Le recrutement du personnel, en particulier pour les bureaux de vote, doit refléter la diversité culturelle locale. Les électeurs se sentiront plus à l'aise et mieux disposés si leur collectivité participe à l'administration de l'élection.
On doit tenir compte des attentes des communautés culturelles lors de la préparation des documents d'information destinés aux électeurs et de la sélection des méthodes de diffusion.
Il faut s'assurer que les procédures et les interventions des responsables des bureaux de vote et des autres membres du personnel ne sont pas contraires aux normes des groupes culturels visés, en particulier dans les régions où des communautés plus traditionnelles sont largement représentées.
Information
L'information joue un rôle primordial dans les opérations de vote. S'il n'y a pas de registres administratifs des activités électorales antérieures ou s'ils sont de mauvaise qualité, il est plus difficile de déterminer avec exactitude les services nécessaires et d'assurer leur efficacité sur le plan économique.
Attentes
Les attentes en matière de services et de ressources électorales varient d'un pays à l'autre. Les facteurs en cause sont le plus souvent le niveau de développement, le degré de confiance à l'égard des processus officiels et la mobilité des personnes. Ces attentes ont à leur tour un effet sur les éléments suivants :
- la commodité de l'horaire et de l'emplacement du bureau de vote, et des méthodes de vote possibles;
- l'intensité de la vérification de l'admissibilité des électeurs;
- la méthode de vote;
- le recours à la technologie;
- les niveaux de service offerts, et notamment le temps d'attente.

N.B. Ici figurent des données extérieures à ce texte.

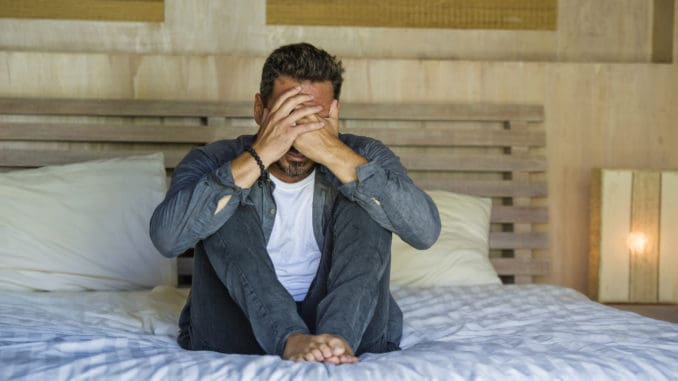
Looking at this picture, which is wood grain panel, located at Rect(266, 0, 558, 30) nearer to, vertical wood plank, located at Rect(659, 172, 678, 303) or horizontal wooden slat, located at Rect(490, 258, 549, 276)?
vertical wood plank, located at Rect(659, 172, 678, 303)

Selon les attentes des membres de la collectivité, on donnera la priorité à des aspects différents des opérations de vote, par exemple :
- l'accessibilité des bureaux et des méthodes de vote malgré le coût des ressources supplémentaires et les retards possibles dans l'annonce des résultats découlant de l'utilisation de systèmes plus complexes;
- la convivialité des procédures de vote plutôt que la rigueur des contrôles d'intégrité;
- le recours à des solutions technologiques de pointe malgré une plus grande complexité administrative et les contrôles supplémentaires nécessaires;
- le recours à du matériel et à de l'équipement simples et utilisables plutôt qu'à des outils accrocheurs et plus chers.
Après un conflit
On doit tenir compte de plusieurs facteurs lorsqu'on organise une élection à la suite d'un conflit. Il faut généralement mettre en place des mesures plus strictes pour assurer l'intégrité du vote et faire en sorte que le public ait confiance dans la transparence, la viabilité et la sécurité de tout le processus électoral.

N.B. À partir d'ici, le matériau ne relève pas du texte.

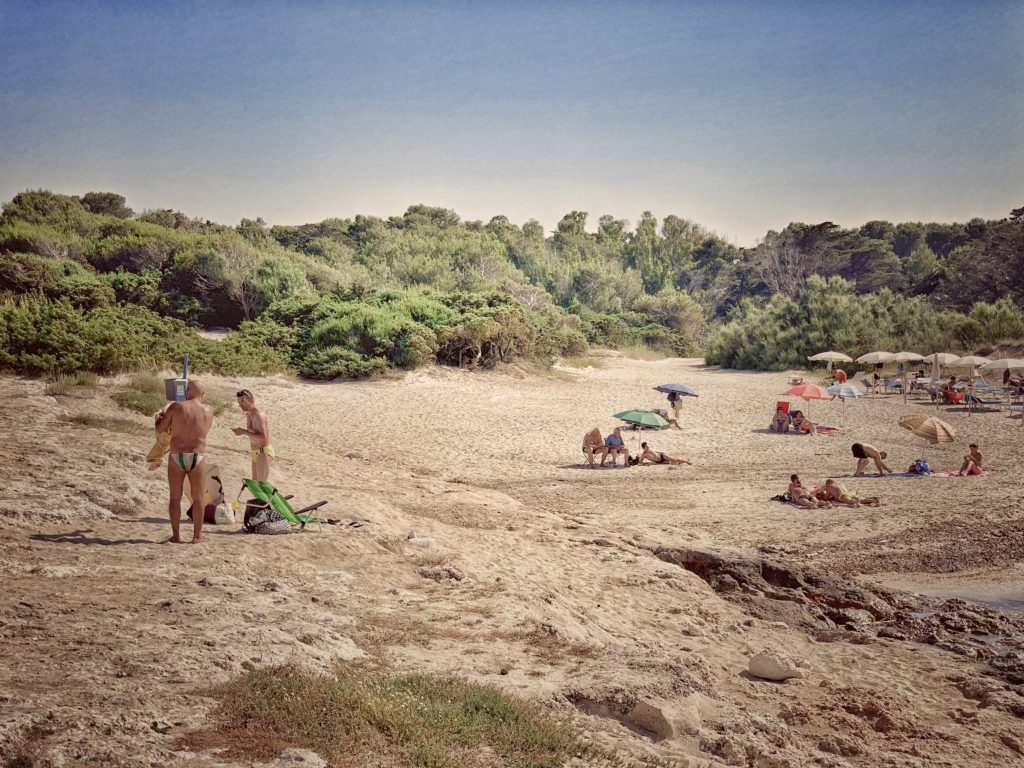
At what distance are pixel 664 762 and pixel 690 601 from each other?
3556 mm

La protection étroite des électeurs et du matériel électoral peut être indiquée : par exemple, les forces armées ou policières pourraient assurer la sécurité dans les bureaux de vote et escorter les électeurs et le matériel. Après un conflit, par ailleurs, il est fréquent que des groupes importants de la population aient une confiance limitée dans l'intégrité des militaires ou de la police. Il faut alors adopter des mesures pour assurer la transparence des activités des forces militaires et policières et veiller à ce que leurs interventions fassent l'objet d'une surveillance constante des autorités civiles et que toute infraction entraîne des mesures disciplinaires.
D'autres facteurs organisationnels peuvent être pertinents. Il se peut que le cadre juridique et administratif en vigueur après un conflit ou tout autre contexte transitoire demeure flou pendant la période électorale et doive être négocié par différents intérêts politiques. L'élaboration de plans d'urgence pour répondre à de nouvelles exigences joue dès lors un rôle essentiel dans la planification.
Il est possible aussi que la population ait subi un traumatisme et soit encore sous le choc à la suite d'un conflit. Lors de la planification des campagnes d'information de l'électorat et l'établissement des méthodes de formation du personnel, on doit tenir compte des effets possibles du stress post-traumatique sur la participation, le degré de rétention de l'information et le niveau de concentration de la population.